**Data listing**

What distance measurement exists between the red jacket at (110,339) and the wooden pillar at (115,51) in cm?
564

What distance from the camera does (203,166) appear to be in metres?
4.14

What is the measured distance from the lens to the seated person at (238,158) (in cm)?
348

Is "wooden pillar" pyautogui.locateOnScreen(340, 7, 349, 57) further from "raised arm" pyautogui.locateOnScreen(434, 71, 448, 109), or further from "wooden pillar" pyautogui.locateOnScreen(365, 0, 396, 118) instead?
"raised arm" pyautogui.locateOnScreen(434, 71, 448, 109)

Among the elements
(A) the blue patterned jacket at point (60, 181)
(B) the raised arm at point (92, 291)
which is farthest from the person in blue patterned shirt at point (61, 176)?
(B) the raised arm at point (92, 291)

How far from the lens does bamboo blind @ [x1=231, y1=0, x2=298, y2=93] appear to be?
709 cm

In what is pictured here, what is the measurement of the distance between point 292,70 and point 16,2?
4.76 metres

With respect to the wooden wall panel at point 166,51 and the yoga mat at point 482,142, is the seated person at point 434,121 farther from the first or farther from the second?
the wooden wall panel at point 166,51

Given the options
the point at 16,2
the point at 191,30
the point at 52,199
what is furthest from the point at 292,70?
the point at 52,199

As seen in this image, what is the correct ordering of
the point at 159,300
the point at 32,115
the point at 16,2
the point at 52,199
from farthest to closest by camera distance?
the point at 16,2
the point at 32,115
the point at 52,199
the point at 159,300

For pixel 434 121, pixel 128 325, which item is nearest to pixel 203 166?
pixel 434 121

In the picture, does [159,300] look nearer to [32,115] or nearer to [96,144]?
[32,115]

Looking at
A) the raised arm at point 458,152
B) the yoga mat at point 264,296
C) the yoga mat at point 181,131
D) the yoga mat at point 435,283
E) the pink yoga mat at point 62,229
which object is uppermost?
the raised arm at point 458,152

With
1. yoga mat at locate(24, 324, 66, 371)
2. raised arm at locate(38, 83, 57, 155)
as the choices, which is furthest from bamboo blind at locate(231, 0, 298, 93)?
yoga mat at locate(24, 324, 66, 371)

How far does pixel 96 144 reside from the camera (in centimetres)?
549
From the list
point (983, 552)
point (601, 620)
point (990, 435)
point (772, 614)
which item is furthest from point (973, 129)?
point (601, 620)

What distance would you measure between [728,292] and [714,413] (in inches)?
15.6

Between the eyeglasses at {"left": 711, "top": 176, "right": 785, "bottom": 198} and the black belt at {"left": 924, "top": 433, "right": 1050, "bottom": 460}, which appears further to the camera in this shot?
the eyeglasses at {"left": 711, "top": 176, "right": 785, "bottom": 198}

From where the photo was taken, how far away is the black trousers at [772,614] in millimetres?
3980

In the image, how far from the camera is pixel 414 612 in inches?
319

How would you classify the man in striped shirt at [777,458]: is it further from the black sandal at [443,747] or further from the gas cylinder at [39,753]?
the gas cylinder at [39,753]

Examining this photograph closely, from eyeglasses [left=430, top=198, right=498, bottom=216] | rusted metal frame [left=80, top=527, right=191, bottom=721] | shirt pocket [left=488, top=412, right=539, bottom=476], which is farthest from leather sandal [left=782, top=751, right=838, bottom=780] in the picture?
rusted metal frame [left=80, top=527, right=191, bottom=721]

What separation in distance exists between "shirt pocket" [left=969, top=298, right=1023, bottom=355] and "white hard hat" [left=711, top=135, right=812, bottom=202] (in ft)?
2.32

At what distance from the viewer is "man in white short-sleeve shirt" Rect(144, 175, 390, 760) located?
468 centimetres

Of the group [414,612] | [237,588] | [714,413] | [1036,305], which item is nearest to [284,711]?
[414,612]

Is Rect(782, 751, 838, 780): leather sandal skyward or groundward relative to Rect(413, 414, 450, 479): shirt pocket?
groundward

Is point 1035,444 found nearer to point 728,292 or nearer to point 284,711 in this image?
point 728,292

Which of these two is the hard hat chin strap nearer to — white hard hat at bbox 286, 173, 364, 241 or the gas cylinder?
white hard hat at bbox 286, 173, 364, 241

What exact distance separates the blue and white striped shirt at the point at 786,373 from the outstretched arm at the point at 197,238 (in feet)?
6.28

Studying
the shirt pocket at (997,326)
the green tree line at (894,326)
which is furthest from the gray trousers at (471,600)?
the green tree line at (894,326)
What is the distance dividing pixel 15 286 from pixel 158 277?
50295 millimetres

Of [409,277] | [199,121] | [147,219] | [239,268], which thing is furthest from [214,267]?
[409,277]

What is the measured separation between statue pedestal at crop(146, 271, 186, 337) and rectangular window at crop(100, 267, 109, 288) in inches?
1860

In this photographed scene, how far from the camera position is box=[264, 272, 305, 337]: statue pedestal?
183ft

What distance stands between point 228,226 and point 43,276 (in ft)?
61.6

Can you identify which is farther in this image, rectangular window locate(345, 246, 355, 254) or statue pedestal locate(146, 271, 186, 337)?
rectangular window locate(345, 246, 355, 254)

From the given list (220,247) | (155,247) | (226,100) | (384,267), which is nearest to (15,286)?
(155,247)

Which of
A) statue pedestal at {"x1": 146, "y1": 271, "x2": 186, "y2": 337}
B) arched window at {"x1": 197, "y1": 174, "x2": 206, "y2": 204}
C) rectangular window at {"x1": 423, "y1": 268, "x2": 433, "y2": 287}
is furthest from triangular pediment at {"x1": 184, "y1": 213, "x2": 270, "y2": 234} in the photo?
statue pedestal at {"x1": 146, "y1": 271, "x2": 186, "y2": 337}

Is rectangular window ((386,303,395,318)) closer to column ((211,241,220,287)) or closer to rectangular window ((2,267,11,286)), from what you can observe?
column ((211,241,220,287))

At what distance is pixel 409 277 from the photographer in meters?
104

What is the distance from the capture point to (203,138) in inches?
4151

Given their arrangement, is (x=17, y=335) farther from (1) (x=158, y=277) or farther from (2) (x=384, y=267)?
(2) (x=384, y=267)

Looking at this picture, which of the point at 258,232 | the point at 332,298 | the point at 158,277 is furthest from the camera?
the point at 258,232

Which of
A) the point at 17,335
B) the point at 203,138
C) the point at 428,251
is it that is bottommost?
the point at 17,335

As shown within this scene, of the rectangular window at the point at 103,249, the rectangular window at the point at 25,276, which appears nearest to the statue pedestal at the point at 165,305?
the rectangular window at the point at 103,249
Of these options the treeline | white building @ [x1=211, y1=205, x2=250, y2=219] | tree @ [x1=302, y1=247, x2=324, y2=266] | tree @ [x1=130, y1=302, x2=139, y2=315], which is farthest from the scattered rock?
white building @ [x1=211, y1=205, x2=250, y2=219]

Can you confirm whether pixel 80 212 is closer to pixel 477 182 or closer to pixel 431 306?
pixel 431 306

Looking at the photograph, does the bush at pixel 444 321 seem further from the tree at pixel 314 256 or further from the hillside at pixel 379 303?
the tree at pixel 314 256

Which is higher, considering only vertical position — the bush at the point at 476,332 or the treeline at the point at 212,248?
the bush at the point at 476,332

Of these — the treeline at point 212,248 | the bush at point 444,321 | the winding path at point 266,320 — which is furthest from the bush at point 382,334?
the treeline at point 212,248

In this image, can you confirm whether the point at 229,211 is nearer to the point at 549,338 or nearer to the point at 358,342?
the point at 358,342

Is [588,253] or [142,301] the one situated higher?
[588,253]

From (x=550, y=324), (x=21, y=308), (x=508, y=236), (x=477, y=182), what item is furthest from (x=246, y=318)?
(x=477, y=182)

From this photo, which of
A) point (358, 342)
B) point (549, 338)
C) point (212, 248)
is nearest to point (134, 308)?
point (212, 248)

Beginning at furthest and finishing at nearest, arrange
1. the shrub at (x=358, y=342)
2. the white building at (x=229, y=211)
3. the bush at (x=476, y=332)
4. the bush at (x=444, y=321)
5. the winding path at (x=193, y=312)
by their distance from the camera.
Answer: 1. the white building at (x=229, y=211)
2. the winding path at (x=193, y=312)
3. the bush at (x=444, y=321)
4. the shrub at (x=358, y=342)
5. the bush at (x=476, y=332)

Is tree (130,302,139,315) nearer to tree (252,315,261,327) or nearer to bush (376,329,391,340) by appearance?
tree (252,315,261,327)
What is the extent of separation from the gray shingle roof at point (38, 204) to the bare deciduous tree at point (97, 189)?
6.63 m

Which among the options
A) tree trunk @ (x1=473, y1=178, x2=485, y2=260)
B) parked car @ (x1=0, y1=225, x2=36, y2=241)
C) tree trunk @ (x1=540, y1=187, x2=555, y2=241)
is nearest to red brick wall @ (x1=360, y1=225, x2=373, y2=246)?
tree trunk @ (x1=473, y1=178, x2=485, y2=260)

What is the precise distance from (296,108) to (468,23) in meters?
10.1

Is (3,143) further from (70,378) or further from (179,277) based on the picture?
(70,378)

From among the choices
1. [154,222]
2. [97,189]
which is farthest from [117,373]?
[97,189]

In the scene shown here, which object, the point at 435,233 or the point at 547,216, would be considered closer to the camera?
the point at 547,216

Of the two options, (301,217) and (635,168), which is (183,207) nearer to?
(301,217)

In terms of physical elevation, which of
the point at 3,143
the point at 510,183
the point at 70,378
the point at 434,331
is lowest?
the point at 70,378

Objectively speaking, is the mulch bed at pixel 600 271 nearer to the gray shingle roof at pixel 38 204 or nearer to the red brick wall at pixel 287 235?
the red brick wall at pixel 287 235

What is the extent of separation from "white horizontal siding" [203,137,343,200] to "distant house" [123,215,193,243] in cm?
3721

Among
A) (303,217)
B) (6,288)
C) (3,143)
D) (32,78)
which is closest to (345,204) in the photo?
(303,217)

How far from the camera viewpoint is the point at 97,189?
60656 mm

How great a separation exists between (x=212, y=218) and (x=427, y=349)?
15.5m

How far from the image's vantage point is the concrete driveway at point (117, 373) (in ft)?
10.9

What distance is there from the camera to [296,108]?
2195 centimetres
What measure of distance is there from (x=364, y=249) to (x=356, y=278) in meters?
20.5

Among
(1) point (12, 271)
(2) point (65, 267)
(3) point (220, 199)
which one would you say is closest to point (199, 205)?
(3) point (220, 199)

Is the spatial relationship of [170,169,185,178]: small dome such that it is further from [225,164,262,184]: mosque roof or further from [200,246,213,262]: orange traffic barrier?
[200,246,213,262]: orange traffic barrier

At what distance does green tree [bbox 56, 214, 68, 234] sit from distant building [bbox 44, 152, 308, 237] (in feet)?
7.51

**Task description**
Reproduce the lines word for word, starting at the one holding "Objectively speaking, is" and ending at the final line of the material above.

**Final result**
Objectively speaking, is the mulch bed at pixel 600 271 nearer to the gray shingle roof at pixel 38 204 or nearer to the red brick wall at pixel 287 235?
the red brick wall at pixel 287 235

What is the extent of separation from "white horizontal siding" [203,137,343,200] to "distant house" [123,215,193,243] in cm?
3721

Among
A) (303,217)
B) (6,288)
C) (3,143)
D) (32,78)
which is closest to (345,204) in the photo?
(303,217)

How far from the camera viewpoint is the point at 97,189?
60656 mm

How great a separation exists between (x=212, y=218) and (x=427, y=349)?
15.5m

How far from the image's vantage point is the concrete driveway at point (117, 373) (in ft)?
10.9

What distance is there from the camera to [296,108]?
2195 centimetres
What measure of distance is there from (x=364, y=249) to (x=356, y=278) in meters?
20.5

Among
(1) point (12, 271)
(2) point (65, 267)
(3) point (220, 199)
which one would you say is closest to point (199, 205)?
(3) point (220, 199)

Is the spatial relationship of [170,169,185,178]: small dome such that it is further from [225,164,262,184]: mosque roof or further from [200,246,213,262]: orange traffic barrier?
[200,246,213,262]: orange traffic barrier

At what distance does green tree [bbox 56, 214, 68, 234] sit from distant building [bbox 44, 152, 308, 237] (in feet)?
7.51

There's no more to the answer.